━━━ TEXT BLOCK ━━━

Self-Concept and Self-Esteem

Susie Steel of Hearts Real Estate Development had a tremendous amount of self-esteem and a positive self-concept. She once told a client that she could build him his dream corporate office in under a year's time and also win architectural awards. Why are these traits so valuable to companies?

The positive side of these traits makes a wonderful, powerful, successful employee. Companies have to have a clear understanding of employee personality traits in order to motivate, challenge and train them to be productive. Personality traits affect individual employee behavior and overall success at work. Two traits that affect an individual's view of themselves are self-concept and self-esteem.

Although the two terms are sometimes used interchangeably, there is a difference in definition. Self-concept is how an individual views who they are based on their habits, skills and temperament. In other words, it is the ability to reflect on one's own traits, skills and behavior. On the other hand, self-esteem is an attitude or view that an individual has about him or herself. It also refers to factors that we accept and value in ourselves and can be either negative or positive.

Self-Concept at Work

Self-concept is the ability to reflect on one's own traits, skills and behavior. Traits, competencies and values are the three factors that are part of the self-concept theory. Traits are specific patterns of behavior that exist within an individual. These traits lead to the idea that other people will view an individual based on these repetitive trait behaviors.

So for example, Susie's behavior as a child was viewed by her father as lazy, which impacted her self-concept of exactly who she was as a person. In reality, her patterns of behavior consisted of Susie not partaking in any activities because she was afraid of her father's criticism. As she got older, she realized that she wasn't lazy, just scared of her dad.

━━━

* _SET EXERCISE_:
Answer each question from the text on self-concept and self-esteem.
(a) What did Susie Steel tell a client she could build for him in under a year's time?
(b) What are the three factors that are part of the self-concept theory?
(c) How did Susie's father view her behavior as a child?
None of the data is needed for the task.

━━━ DATA SECTION ━━━

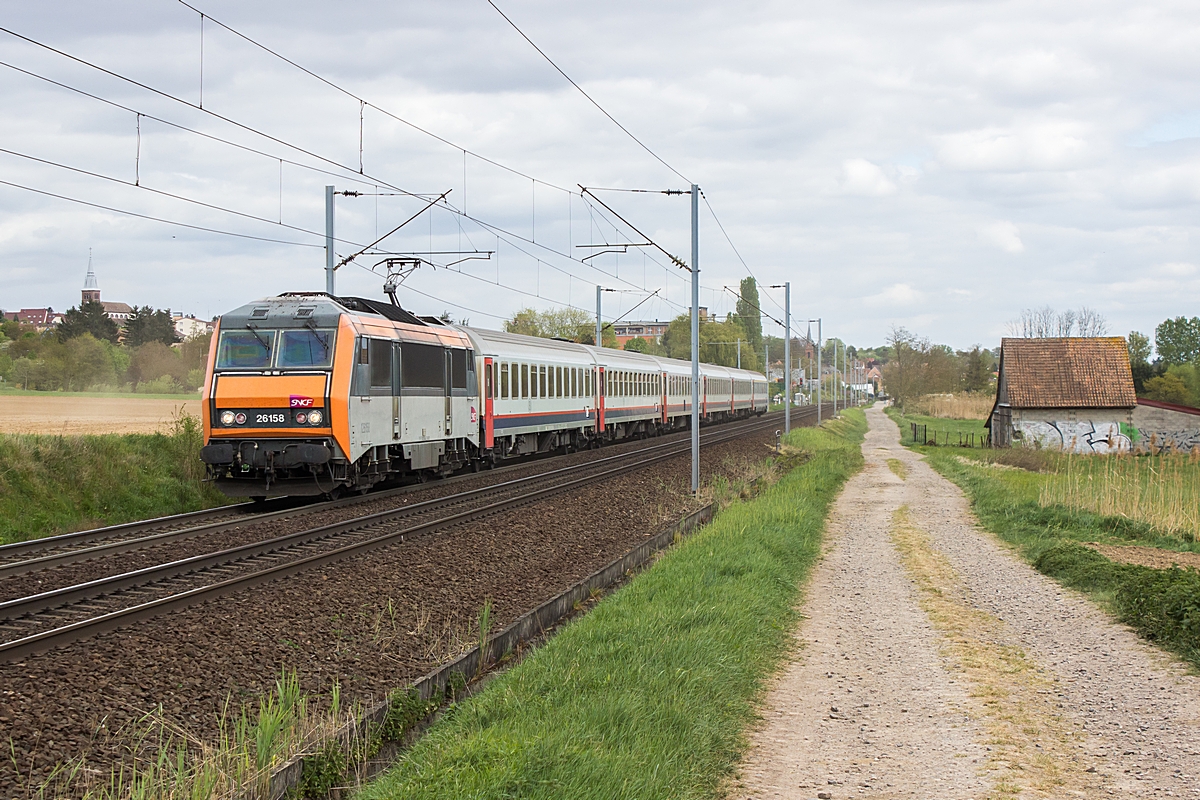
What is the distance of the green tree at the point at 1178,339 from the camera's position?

━━━

* _RESULT_:
(a) His dream corporate office
(b) Traits, competencies and values
(c) As lazy